Approximate Projection

The thing that makes the objective above hard is that \(h_{i}\) doesn’t have nice convex properties. To fix this, we perform a local linearizion of \(h_{i}\).

Specifically, let’s replace \(h_{i}\) with its local Taylor expansion.

For some step where we started at \(\theta_{k}\), if you wanted to evaluate some next step \(\theta_{k+1}\) from that step, we can write:

\begin{equation} h_{i}(\theta_{k+1}) \approx h_{i}(\theta_{k}) + (\nabla_{\theta}(\theta_{0}))(\theta_{k+1}-\theta_{k}) \end{equation}

Using this linear decomposition of three parts (i.e. parameter difference from original, the gradient of \(h\) against the parameter, and the original value of \(h\)), we can now split the \(h_{i}(\theta)\) constraint of the non-linear program into a linear decomposition.

Let’s define:

\begin{equation} \nabla_{\theta} \bold{h}(\theta) = \mqty[ (\nabla_{\theta} h_{1}(\theta))^{\top} \\ \dots \\ (\nabla_{\theta} h_{m}(\theta))^{\top}] \end{equation}

From which we write block matriix

\begin{equation} \bold{A} = \mqty[-\bold{I}_{n} \\ \nabla_{\theta}\bold{h}(\theta_{k})] \end{equation}

where \(\bold{I}_{n} \in \mathbb{R}^{(|A| + |X|) \times (|A| + |X|)}\), and vector:

\begin{equation} \bold{b} = \mqty[\bold{0}_{n} \\ \epsilon - \bold{h}(\theta_{k}) + \nabla\bold{h}(\theta_{k})\theta_{k}] \end{equation}

These definitions allow us to rewrite two of our objectives:

\begin{equation} \begin{cases} \theta \geq 0 \\ h_{i}(\theta) \leq \epsilon_{i},\ \forall i \end{cases} \end{equation}

turning them instead into simply \(\bold{A}\theta \leq \bold{b}\). The top half of \(\bold{A}\), \(\bold{B}\) is responsible for making sure that all elements of \(\theta\) is positive (specifically, to ensure the negative of the values is smaller than 0); the bottom half ensures that all of them satisfy the cost.

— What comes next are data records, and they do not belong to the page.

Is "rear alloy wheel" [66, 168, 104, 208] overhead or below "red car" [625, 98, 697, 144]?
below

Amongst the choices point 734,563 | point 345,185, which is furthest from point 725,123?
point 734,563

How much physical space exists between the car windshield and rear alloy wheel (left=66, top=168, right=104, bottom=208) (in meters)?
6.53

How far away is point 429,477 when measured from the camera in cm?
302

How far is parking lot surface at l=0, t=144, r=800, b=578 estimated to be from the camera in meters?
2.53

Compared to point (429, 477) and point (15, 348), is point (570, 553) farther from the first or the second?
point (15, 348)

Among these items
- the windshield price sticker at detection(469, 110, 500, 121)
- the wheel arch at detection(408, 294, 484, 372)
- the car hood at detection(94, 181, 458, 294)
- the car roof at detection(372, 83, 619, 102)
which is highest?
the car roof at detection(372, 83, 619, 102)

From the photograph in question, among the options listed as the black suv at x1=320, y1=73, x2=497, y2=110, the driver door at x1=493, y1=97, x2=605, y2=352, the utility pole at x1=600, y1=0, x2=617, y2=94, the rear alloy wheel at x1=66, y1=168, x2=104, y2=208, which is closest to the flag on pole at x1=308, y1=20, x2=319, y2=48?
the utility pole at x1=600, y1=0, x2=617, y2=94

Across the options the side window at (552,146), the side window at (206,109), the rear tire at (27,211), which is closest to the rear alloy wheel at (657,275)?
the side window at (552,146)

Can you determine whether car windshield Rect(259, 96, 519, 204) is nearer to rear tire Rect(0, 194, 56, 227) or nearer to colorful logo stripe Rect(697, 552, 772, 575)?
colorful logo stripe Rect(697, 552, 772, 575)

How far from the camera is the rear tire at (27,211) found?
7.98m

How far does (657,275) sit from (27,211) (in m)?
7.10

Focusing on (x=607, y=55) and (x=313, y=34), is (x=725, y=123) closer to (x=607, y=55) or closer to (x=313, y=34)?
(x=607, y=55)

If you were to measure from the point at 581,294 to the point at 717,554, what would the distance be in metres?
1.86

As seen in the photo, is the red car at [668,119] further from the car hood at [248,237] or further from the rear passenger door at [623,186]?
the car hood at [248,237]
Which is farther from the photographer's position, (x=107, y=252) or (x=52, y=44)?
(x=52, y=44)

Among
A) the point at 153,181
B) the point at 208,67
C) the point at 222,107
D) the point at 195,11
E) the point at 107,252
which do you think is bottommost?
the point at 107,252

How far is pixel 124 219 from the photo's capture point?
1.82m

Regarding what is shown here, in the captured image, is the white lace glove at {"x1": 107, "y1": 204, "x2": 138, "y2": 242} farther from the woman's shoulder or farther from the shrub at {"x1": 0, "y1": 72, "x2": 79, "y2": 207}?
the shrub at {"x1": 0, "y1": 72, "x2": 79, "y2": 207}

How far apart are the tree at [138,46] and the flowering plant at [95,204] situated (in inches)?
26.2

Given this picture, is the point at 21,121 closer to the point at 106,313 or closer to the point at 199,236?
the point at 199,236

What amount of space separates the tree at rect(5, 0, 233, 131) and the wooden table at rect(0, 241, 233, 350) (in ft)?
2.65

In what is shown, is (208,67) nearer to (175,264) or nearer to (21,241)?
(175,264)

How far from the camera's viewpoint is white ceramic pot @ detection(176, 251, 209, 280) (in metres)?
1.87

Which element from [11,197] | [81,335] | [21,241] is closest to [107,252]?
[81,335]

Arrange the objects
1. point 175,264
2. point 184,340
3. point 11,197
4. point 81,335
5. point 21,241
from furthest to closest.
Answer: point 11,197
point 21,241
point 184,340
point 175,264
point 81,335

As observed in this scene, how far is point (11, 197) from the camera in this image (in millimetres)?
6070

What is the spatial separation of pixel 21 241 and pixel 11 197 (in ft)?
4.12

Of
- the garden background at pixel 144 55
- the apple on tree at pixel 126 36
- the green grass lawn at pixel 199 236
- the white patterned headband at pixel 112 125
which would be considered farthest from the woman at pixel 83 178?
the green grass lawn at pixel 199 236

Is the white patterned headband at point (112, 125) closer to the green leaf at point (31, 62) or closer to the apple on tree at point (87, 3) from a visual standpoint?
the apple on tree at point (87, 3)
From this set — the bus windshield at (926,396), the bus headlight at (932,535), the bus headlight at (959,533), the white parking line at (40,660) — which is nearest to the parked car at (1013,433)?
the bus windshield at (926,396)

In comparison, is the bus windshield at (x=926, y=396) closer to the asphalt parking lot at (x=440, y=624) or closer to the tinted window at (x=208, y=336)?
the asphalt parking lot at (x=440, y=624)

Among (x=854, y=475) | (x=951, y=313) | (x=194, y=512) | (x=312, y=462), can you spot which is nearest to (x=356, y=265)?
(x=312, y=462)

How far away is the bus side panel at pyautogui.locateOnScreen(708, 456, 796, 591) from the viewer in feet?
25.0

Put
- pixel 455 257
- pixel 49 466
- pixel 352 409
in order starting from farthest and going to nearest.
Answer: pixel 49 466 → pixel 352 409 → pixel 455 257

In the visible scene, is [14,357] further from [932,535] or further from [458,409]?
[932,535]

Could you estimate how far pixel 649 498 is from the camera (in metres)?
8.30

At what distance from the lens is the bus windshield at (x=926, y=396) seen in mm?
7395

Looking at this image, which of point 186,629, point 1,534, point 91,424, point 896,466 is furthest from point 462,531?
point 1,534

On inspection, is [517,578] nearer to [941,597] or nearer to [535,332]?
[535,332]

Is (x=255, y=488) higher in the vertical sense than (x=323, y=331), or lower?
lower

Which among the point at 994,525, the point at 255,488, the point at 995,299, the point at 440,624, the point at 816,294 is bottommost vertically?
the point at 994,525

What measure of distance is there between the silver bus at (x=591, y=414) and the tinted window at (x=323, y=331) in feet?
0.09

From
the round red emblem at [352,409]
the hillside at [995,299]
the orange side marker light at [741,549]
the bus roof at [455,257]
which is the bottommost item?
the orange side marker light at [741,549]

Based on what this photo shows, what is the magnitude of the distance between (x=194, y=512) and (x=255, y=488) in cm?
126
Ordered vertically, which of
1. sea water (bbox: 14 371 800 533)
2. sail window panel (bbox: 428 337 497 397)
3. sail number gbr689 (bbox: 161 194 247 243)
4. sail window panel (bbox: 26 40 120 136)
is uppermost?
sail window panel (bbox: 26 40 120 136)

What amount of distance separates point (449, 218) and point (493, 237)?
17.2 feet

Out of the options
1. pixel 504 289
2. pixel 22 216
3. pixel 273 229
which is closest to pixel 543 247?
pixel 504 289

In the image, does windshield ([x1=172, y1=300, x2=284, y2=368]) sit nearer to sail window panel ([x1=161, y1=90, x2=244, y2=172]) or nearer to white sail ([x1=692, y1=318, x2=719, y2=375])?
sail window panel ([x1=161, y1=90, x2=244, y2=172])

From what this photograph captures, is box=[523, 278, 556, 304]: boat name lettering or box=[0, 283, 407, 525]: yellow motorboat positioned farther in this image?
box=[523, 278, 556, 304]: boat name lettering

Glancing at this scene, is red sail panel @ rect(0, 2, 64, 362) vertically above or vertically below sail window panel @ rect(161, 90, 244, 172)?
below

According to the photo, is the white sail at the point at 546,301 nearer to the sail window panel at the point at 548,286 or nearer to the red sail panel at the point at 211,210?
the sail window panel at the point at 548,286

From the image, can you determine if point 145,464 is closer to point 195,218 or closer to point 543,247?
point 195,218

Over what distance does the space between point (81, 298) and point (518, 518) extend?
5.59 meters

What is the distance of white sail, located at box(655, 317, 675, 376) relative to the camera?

These definitions result in a linear formulation of two objectives of our original non-linear program:

\begin{align} \min_{\theta}\ & \frac{1}{2} \| \xi - \theta \|^{2}_{2} \\ \text{such that}\ &J\theta = 1 \\ & \bold{A}\theta \leq \bold{B} \end{align}

and we are done.

Quick Tip

Recall that we have to calculate the inverse of \(\bold{Z}\) quite a lot throughout the computation of \(h\) and \(f\). For each policy parameter \(\theta\), you can cache the value of \(\bold{Z}\), L-U (upper-triangular/lower-triangular factored) and recombine them/invert them as needed to speed up computation. This ensures that you only calculate \(\bold{Z}\) once per step.